It’s not easy finding books to represent Lithuania for Rose City Reader’s European Reading Challenge. Way back in 2013 I was lucky enough to discover Eliyahu Stern’s biography of Elijah ben Solomon The Genius: Elijah of Vilna and the Making of Modern Judaism and in 2019 it was David E. Fishman’s The Book Smugglers: Partisans, Poets, and the Race to Save Jewish Treasures from the Nazis. Unfortunately, that’s been it. Until however, one day at my small town public library I came across a copy of Schoschana Rabinovici ‘s 1998 memoir Thanks to My Mother.

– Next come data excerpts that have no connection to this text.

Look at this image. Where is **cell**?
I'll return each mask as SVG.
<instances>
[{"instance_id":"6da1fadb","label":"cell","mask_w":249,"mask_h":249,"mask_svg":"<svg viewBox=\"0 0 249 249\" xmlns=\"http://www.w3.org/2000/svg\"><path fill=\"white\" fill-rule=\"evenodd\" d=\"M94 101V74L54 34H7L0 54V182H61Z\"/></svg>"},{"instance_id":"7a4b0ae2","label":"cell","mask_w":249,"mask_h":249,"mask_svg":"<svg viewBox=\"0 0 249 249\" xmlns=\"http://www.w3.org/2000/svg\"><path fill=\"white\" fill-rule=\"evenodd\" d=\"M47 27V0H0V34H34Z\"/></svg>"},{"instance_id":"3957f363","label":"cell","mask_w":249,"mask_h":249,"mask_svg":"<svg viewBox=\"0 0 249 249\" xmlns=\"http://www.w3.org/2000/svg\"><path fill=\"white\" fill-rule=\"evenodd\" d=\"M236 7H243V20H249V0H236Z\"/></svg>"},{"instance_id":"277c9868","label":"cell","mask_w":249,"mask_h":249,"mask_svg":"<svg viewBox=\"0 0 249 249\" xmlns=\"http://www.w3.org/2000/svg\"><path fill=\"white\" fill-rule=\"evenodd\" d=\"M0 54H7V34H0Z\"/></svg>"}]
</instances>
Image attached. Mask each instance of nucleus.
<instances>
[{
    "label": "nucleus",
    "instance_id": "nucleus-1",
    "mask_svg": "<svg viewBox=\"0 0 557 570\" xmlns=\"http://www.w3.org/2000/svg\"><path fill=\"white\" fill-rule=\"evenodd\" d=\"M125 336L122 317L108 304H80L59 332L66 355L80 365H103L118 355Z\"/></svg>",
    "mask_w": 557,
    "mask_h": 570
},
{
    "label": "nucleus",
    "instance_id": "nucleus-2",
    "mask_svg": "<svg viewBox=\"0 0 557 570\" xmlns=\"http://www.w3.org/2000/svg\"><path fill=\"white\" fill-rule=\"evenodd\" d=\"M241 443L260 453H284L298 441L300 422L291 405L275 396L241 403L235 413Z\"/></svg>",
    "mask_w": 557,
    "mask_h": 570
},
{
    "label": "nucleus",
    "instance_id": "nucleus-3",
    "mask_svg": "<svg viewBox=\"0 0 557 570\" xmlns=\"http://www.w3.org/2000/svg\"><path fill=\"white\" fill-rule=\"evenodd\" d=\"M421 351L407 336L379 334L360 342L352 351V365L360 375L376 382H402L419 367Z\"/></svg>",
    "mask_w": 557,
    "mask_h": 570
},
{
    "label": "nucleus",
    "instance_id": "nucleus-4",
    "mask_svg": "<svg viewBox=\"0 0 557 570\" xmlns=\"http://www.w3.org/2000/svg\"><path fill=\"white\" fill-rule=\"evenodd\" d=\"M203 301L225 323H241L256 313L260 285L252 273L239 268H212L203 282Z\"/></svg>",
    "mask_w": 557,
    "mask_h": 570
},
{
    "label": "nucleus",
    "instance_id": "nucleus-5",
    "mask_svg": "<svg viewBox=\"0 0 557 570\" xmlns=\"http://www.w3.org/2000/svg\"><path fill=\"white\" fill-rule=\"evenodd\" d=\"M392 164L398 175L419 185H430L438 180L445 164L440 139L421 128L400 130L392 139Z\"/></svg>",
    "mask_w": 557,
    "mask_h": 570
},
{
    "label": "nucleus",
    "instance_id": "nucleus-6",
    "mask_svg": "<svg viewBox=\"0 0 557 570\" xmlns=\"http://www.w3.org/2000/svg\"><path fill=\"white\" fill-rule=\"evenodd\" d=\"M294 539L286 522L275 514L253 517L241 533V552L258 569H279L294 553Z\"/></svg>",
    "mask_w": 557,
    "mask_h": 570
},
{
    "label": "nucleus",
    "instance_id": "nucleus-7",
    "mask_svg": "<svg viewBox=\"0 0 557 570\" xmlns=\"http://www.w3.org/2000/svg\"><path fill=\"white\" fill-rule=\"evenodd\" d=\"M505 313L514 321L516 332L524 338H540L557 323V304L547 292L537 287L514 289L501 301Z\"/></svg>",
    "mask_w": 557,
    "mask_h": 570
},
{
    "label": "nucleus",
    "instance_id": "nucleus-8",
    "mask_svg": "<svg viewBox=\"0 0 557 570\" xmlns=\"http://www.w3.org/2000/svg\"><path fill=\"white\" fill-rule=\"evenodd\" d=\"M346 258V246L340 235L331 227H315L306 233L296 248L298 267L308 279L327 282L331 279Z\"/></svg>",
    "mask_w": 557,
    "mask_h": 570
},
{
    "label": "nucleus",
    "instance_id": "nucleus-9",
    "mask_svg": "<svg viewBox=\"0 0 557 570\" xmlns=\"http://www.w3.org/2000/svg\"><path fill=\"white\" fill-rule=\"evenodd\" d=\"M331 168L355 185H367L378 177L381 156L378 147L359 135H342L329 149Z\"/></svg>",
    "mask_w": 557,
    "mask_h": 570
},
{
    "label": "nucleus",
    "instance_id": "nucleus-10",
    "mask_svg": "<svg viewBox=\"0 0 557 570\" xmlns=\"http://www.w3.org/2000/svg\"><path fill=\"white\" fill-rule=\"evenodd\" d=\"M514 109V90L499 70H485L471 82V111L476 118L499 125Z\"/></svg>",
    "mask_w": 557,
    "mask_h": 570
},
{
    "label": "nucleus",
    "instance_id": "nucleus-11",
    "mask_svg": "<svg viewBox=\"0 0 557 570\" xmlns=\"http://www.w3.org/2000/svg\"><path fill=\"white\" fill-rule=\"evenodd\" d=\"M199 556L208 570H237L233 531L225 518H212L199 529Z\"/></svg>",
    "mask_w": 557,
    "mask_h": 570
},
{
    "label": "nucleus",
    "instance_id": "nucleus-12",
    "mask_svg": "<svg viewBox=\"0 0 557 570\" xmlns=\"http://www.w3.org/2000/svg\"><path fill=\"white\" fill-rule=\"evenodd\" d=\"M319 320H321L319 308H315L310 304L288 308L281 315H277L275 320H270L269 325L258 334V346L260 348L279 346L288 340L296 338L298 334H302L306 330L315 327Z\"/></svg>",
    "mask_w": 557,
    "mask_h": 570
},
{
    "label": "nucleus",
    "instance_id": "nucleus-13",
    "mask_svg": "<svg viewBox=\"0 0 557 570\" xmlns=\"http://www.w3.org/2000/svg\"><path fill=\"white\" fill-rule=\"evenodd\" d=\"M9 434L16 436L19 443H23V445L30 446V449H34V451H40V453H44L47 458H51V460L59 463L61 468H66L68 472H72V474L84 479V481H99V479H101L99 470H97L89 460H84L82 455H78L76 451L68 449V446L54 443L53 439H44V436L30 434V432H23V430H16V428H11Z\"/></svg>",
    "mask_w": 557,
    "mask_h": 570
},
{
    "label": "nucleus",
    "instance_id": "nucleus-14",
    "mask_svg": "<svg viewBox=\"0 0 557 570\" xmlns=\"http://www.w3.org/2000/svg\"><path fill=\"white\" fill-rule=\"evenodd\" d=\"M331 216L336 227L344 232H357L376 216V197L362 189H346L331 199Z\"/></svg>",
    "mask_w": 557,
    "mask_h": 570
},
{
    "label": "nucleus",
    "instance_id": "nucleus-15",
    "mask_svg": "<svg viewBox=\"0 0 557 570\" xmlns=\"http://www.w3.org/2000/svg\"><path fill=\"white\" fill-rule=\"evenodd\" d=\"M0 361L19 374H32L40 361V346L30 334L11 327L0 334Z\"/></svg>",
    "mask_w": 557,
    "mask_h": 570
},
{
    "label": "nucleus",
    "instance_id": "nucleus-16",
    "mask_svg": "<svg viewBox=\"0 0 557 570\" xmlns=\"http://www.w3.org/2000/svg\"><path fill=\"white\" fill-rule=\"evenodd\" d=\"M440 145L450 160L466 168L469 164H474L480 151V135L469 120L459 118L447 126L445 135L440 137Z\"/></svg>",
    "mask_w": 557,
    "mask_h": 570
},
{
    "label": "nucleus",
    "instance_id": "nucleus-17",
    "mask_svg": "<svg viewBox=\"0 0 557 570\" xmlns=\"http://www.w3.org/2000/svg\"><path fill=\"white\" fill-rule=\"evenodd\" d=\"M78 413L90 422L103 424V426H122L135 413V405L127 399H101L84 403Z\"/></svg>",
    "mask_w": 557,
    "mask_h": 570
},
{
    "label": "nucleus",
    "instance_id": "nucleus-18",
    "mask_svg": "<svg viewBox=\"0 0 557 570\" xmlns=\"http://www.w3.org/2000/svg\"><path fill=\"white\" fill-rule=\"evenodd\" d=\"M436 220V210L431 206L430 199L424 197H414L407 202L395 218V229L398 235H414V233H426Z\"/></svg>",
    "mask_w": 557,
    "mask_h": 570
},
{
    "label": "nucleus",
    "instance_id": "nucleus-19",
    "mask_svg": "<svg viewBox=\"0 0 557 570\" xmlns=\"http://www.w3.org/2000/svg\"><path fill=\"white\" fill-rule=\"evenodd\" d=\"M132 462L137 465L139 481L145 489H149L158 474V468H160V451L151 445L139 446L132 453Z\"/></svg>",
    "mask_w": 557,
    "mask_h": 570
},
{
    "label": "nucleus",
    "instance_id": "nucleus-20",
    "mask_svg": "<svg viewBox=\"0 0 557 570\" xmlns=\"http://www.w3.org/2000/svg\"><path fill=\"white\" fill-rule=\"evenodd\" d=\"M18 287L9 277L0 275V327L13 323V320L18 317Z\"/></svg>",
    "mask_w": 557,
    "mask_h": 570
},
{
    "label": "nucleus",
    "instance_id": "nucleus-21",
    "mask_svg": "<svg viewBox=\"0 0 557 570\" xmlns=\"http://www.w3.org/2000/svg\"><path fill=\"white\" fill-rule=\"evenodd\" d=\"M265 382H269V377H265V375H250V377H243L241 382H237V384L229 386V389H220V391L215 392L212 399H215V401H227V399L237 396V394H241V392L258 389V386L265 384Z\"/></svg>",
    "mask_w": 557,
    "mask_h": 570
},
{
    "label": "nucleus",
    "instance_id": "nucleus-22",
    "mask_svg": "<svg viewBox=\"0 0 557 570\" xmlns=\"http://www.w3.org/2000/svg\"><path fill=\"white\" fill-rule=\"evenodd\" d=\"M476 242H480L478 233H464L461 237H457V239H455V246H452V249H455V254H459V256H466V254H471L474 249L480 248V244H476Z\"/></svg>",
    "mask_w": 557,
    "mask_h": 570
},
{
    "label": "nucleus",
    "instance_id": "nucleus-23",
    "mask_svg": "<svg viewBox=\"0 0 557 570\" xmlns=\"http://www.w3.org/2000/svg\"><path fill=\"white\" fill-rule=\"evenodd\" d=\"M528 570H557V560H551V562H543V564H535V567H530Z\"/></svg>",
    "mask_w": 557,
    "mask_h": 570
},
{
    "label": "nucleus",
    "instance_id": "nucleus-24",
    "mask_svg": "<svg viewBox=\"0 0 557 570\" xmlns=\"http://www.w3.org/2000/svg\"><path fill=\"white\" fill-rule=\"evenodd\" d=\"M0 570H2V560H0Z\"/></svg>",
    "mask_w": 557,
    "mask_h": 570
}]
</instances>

Rabinovici was born in Paris in 1932 to parents who were in France pursuing their studies. A few years later her family moved back to Wilno (Vilnius), then a Polish city with a significant Lithuanian, German and Jewish population. (A vibrant Mecca of Jewish life and Yiddish culture, until World War II the city was called the Jerusalem of Europe.) In 1939 the Soviet Union invaded the region as part of a secret pact with Nazi Germany to divide up Poland and the Baltic States. A short time later her family’s department store was nationalized by the Communists.
But as horrible as things were living under Soviet rule, it would get much worse under the Germans. In 1941 just two days after the Germans occupied the city they arrested and murdered her father. Just like Sara Zyskind’s family in Poland Rabinovici and her co-religionists were soon imprisoned in the local ghetto and subjected to malnutrition, disease and abuse at the hands of the Germans and their collaborators. After narrowing escaping being selected for execution, Rabinovici and her mother were eventually sent to the Kaiserwald concentration camp in nearby Latvia. As an 11 year old she was deemed too young for forced labor and therefore subject to extermination selection. Once again she narrowly avoided being selected, but this time not once but twice. Later, she would live through two additional concentration camps and an 11 day long death march in the dead of winter. Her health wrecked by the ordeal, she emerged from a week-long coma to learn she’d been liberated by the advancing Red Army. After the War her and her mother relocated to Poland before immigrating to the newly-founded State of Israel in 1950.
Memoirs like this can be grim and heartbreaking to read. But read them we must, lest we forget the horrors human beings are capable of inflicting upon each other. These books are both testimonies and warnings.